Richard Lounsbery Foundation
led by Guadalupe Piñar, Institute for Natural Sciences and Technology in the Arts
Duration: 1.6.2023 – 31.10.2023

The Leonardo da Vinci DNA project aims to recover and analyse the DNA of Leonardo da Vinci (LdV). One of the approaches to this end is to obtain his DNA through metagenomic studies from his works of art, especially drawings and codices. Metagenomic studies were already performed on LdV's drawings using the Nanopore sequencing technology, but these studies focused on the microbiomes, in order to preserve these artworks from biodeterioration and not on the human DNA also detected.

In this feasibility study, one of the tasks foreseen is to provide the "Leonardo da Vinci DNA Project" with the part of the data related to the human DNA sequences obtained in the above-mentioned study for further analysis. However, the major objective in this study is to test a protocol using the combined strategy of DNA amplification with Phi 29 polymerase and sequencing with Nanopore platform and to explore whether this strategy could be applied/ adapted to amplify and sequence ancient (aDNA) when present in a mixture of environmental (eDNA).

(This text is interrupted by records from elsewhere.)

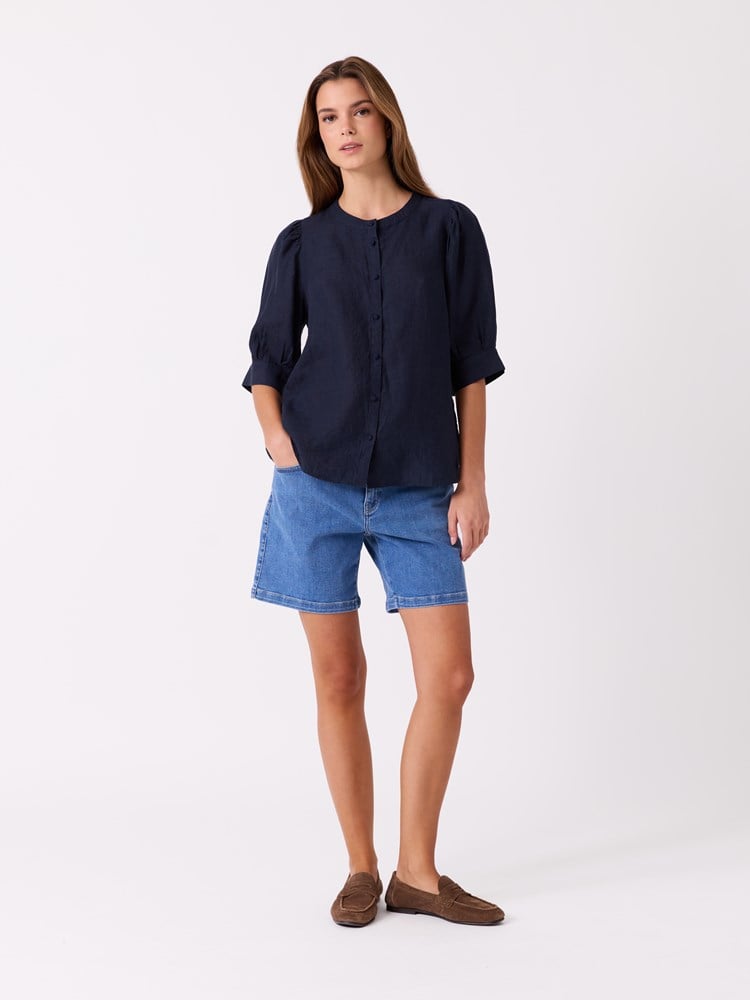 Lisa linbluse 7514917_EM6_Jean Paul_Lucy Linbluse_H26 (2)_Lisa linbluse EM6.jpg_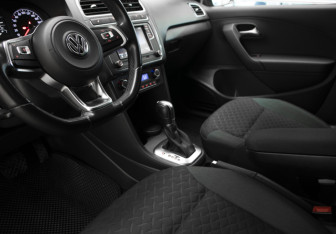 Подержанный автомобиль Volkswagen Polo Sedan 2019 года (7 фото)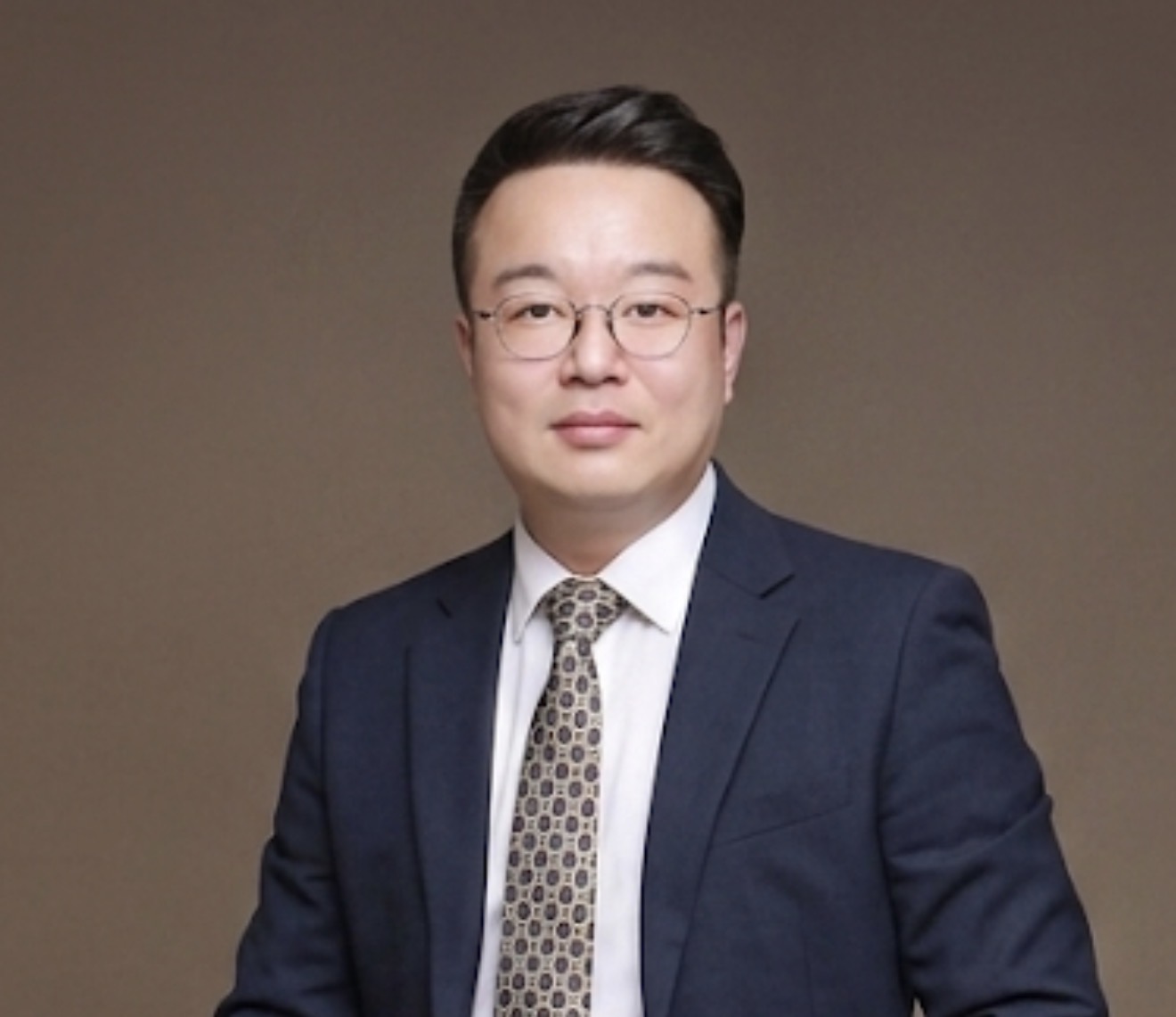 대표이사 강민준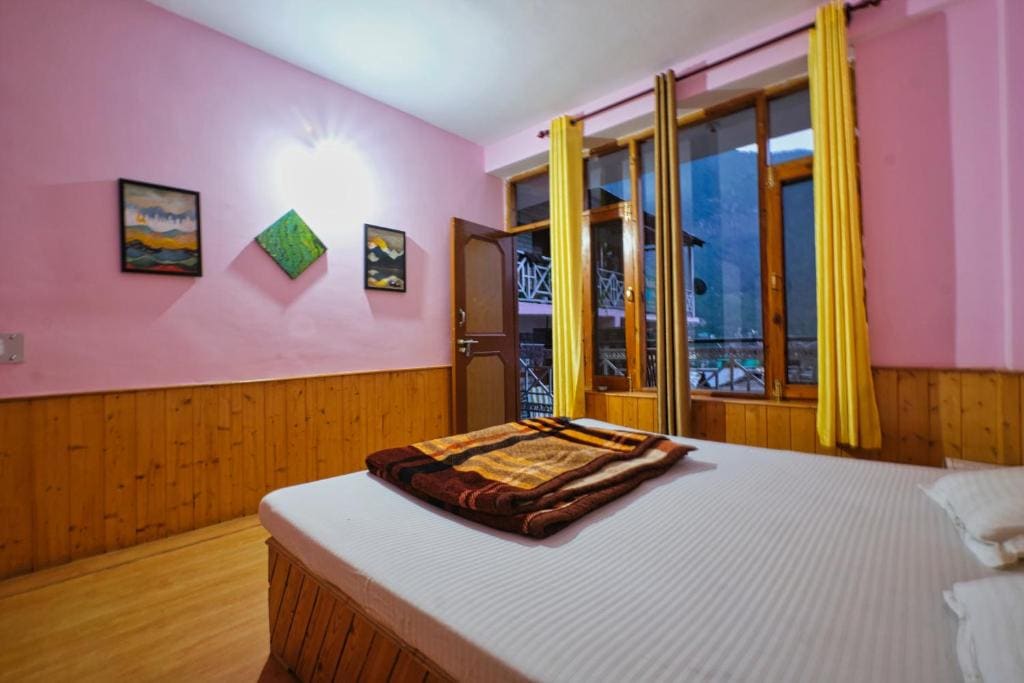 Standard Double Room room - Image 2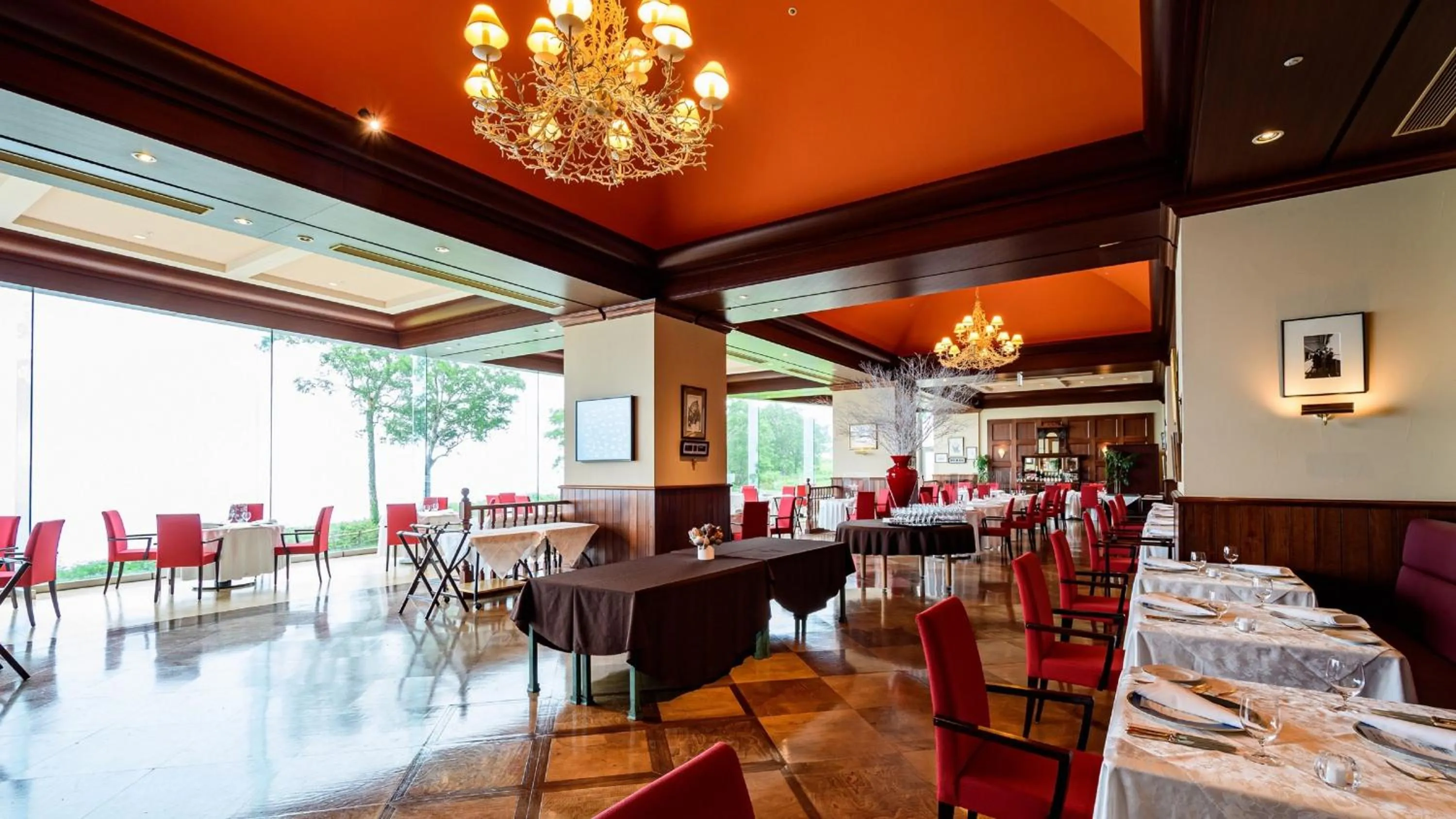 Restaurant/places to eat in Vignette Collection The Windsor Hotel TOYA by IHG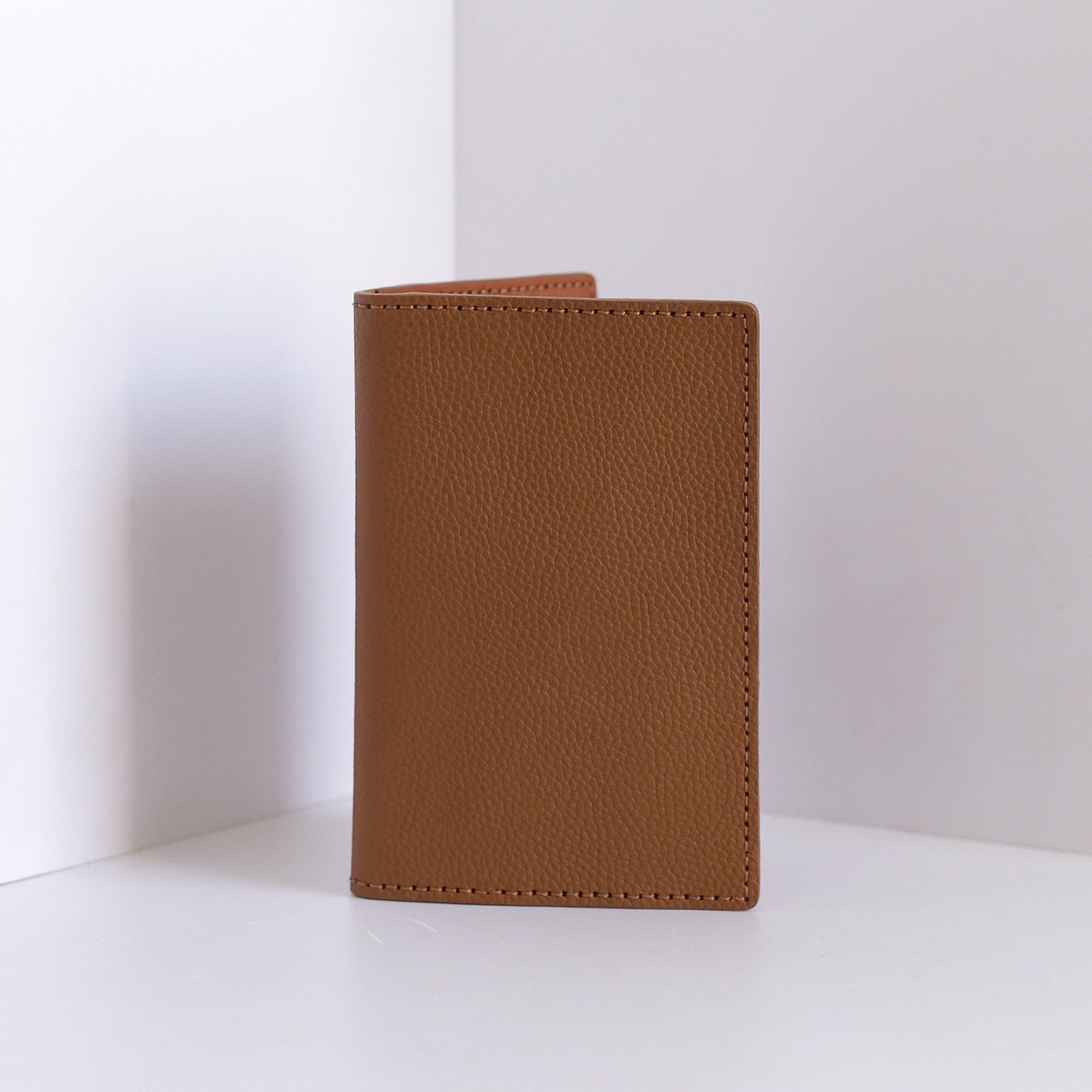 Passport P06 N66-B143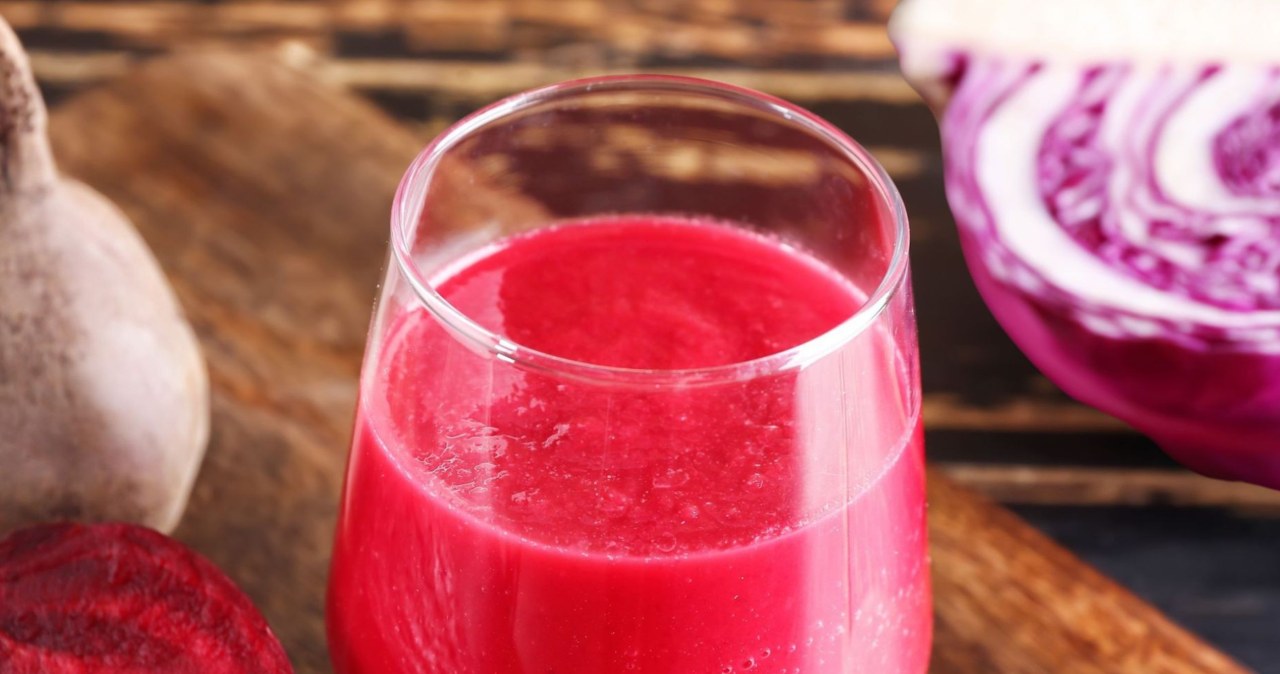 Sok z czerwonej kapusty i buraka pomaga na lepsze krążenie i wsparcie wątroby /serezniy /123RF/PICSEL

To address this challenge, we will focus on a specific material: the parchment, as its written information represents a historical, artistic and social documentary source. In addition, the physical object of the parchment contains a considerable amount of biological information (bioarchive) containing environmental (eDNA) and ancient DNA (aDNA), which makes this material the perfect candidate for the analysis of both at the same time. The amount of DNA obtained in biocodicological studies is minimal, due to the obligatory non-invasive sampling on parchment, which makes subsequent steps for analysis difficult. Therefore, the application of the Phi 29 strategy would also represent a step forward in the field of biocodicology and in the field of ancient DNA in general.